As a student of Oriya language and literature (she is an MA. Ph.D and D.Litt. holder in Oriya from Utkal University and served a few years as a lecturer in Oriya in Kujanga College, Jagatsinghpur), I was always fond of learning other languages. When I came to Assam following my marriage to an IPS officer (an IGP now), I had to learn the local language. My husband further encouraged me to read Assamese newspapers that really helped me to develop a love for the rich Assamese literature and culture. Since I thoroughly enjoyed reading Assamese literature, I wished to translate these great works into my language to enable our people to share that joy. And I take pride in teaching Assamese at University level today, writing columns and essays and addressing literary gatherings and seminars in Assamese as well.
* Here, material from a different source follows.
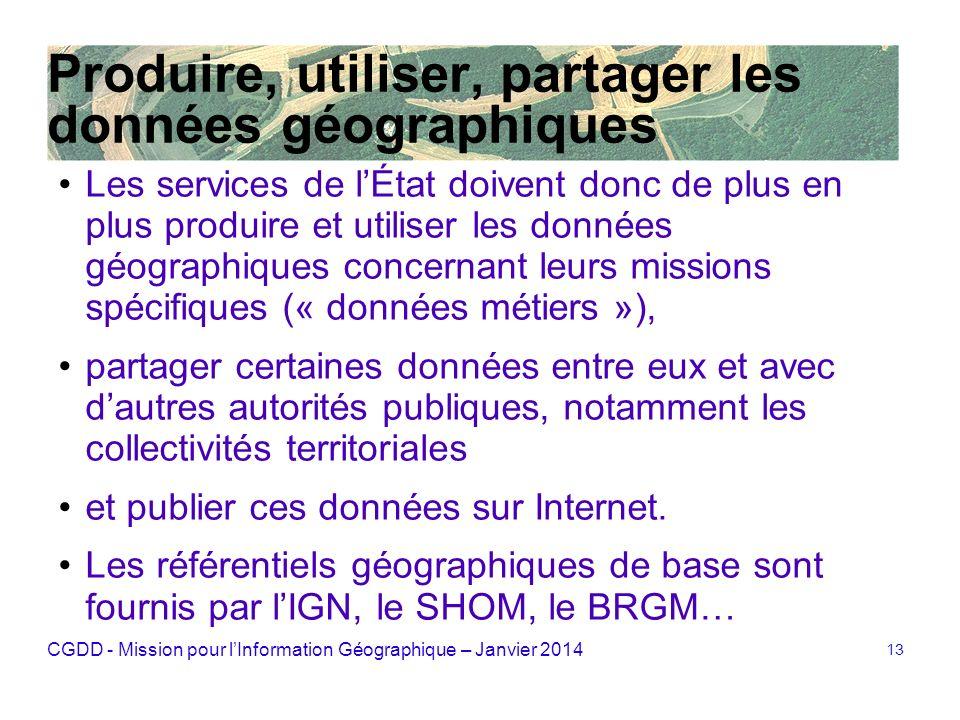 CGDD - Mission pour lInformation Géographique – Janvier 2014 13 Produire, utiliser, partager les données géographiques Les services de lÉtat doivent d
You have been the first and only professor in Oriya at Guwahati University for the past 15 years. Do students take interest in Oriya language and literature here?

We offer a one-year diploma course in Oriya and the seats were doubled this year to 20. At present five scholars are undertaking research under my guidance for their doctorate degree. This indicates the growing demand for the subject. Oriya comes under the Modern Indian Languages (MIL) department that encourages study of comparative literature. So study of Oriya helps them to go for further research on language, literature and culture. For my specialisation in language, comparative literature and culture and translation, I have been invited to present papers in Indonesia, Malayasia, Egypt, Turkey and Thailand. Thus, I believe that there is enough scope for academic achievements through this study.

You have done your best for promotion of Assamese literature and culture?
How has been the response to your work from the people here?

I am happy you asked me this because I really wanted to acknowledge the unalloyed love and respect I have been receiving here from the people, the government and the media. (She shows a letter from the present chief minister praising her for her service to Assamese society and the national award for translation). I am the first non-Assamese to be invited as an executive member of the well-known Assam Sahitya Sabha and a life member of the Assam Women Writers’ Forum. The Sabha has also twice conferred its major literary awards on me. I am a regular writer for their prestigious monthly literary magazine Goriyasee for which I write on Orissa’s culture besides short stories. They take pride in me that I speak, teach and write in their language and highlight their culture. They even want us to settle down in Guwahati after our retirement. What more could a teacher and writer  aspire for!

Do you miss links with your roots in Orissa?

Even if I and my family are away for 20 years, we preserve our cultural identity and try to serve Oriya culture to the best our ability. My husband was the president of the Oriya Association here. My daughters are very keen to learn Odissi dance. And as the executive member of the Assam Sahitya Sabha, I have convinced the Sabha and the Orissa Sahitya Akademi to collaborate in launching three literary and cultural exchange projects soon.